Annotation records:
>>>

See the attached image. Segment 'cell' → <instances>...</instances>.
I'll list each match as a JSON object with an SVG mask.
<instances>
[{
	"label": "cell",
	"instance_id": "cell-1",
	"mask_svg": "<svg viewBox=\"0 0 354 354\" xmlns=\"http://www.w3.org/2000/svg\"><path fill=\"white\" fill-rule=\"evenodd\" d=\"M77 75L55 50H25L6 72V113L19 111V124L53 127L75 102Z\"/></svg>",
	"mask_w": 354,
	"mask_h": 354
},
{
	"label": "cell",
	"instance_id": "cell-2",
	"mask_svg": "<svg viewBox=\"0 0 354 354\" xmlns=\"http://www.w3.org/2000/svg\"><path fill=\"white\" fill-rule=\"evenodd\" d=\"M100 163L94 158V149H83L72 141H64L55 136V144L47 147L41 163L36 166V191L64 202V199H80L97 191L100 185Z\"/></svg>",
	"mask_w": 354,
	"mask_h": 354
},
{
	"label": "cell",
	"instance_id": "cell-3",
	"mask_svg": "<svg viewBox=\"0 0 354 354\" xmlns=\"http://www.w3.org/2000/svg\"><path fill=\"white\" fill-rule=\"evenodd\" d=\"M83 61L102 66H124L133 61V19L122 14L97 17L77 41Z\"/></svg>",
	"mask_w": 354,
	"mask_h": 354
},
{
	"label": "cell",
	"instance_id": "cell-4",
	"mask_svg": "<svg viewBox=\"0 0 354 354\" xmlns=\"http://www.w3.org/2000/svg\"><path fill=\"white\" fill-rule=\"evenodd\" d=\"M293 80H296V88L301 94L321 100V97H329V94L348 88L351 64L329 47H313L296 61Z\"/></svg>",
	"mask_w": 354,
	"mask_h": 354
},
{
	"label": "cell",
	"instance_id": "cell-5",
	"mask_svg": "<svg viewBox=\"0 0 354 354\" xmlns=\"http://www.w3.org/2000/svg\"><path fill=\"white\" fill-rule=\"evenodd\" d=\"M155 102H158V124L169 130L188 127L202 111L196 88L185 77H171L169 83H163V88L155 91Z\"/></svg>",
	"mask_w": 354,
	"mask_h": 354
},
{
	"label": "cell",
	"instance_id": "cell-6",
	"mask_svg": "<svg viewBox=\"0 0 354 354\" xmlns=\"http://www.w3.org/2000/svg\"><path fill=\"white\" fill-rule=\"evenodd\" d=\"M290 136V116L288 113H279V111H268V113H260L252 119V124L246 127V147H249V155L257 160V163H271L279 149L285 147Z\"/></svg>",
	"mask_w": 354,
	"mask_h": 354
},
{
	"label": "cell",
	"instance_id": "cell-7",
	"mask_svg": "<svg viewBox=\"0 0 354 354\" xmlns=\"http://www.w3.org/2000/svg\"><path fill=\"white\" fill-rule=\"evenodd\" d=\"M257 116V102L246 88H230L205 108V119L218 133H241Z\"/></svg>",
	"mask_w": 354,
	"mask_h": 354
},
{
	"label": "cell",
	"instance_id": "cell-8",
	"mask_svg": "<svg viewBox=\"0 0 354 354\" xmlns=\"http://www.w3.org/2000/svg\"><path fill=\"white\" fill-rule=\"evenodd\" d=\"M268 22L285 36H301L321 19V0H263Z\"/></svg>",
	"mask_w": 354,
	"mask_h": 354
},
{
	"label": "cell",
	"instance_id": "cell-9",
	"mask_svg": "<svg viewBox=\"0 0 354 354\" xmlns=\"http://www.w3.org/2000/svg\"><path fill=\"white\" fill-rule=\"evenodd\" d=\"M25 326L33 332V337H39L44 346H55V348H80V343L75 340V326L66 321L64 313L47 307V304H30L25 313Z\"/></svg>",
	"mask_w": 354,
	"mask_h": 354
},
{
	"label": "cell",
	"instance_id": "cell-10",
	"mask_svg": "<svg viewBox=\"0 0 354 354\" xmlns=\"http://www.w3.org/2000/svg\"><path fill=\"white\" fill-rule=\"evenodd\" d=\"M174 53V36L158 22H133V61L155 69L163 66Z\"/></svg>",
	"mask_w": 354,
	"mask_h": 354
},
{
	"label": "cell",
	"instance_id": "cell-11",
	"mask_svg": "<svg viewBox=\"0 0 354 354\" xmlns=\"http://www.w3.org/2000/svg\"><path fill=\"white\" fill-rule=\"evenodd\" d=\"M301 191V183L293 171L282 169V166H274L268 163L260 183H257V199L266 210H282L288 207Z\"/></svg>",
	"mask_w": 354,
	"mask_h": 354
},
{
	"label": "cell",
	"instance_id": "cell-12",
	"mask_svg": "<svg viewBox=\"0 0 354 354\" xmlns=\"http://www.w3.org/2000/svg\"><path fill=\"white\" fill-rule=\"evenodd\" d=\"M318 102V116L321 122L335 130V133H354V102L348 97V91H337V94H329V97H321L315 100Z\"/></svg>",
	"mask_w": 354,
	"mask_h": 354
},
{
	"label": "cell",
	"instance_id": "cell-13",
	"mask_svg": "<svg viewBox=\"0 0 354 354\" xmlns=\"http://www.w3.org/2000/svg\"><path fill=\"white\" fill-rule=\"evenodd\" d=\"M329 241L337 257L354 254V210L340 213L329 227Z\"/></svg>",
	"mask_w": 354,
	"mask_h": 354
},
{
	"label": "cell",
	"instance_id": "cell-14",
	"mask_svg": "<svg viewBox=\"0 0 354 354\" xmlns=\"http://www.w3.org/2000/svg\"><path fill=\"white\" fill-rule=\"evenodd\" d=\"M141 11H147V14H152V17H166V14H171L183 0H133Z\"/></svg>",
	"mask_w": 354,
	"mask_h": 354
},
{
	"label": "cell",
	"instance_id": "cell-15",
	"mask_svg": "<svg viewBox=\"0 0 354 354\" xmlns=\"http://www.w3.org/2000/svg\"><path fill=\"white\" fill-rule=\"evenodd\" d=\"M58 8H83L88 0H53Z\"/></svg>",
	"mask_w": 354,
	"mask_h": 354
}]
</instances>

<<<

The exercise:
Express the part of the items that runs from their first line through the line containing "163L94 158V149H83L72 141H64L55", both included, as a Markdown table with the columns Row and Line, leaving out blank lines.

Expected answer:
| Row | Line |
|---|---|
| 1 | See the attached image. Segment 'cell' → <instances>...</instances>. |
| 2 | I'll list each match as a JSON object with an SVG mask. |
| 3 | <instances> |
| 4 | [{ |
| 5 | 	"label": "cell", |
| 6 | 	"instance_id": "cell-1", |
| 7 | 	"mask_svg": "<svg viewBox=\"0 0 354 354\" xmlns=\"http://www.w3.org/2000/svg\"><path fill=\"white\" fill-rule=\"evenodd\" d=\"M77 75L55 50H25L6 72V113L19 111V124L53 127L75 102Z\"/></svg>", |
| 8 | 	"mask_w": 354, |
| 9 | 	"mask_h": 354 |
| 10 | }, |
| 11 | { |
| 12 | 	"label": "cell", |
| 13 | 	"instance_id": "cell-2", |
| 14 | 	"mask_svg": "<svg viewBox=\"0 0 354 354\" xmlns=\"http://www.w3.org/2000/svg\"><path fill=\"white\" fill-rule=\"evenodd\" d=\"M100 163L94 158V149H83L72 141H64L55 136V144L47 147L41 163L36 166V191L64 202V199H80L97 191L100 185Z\"/></svg>", |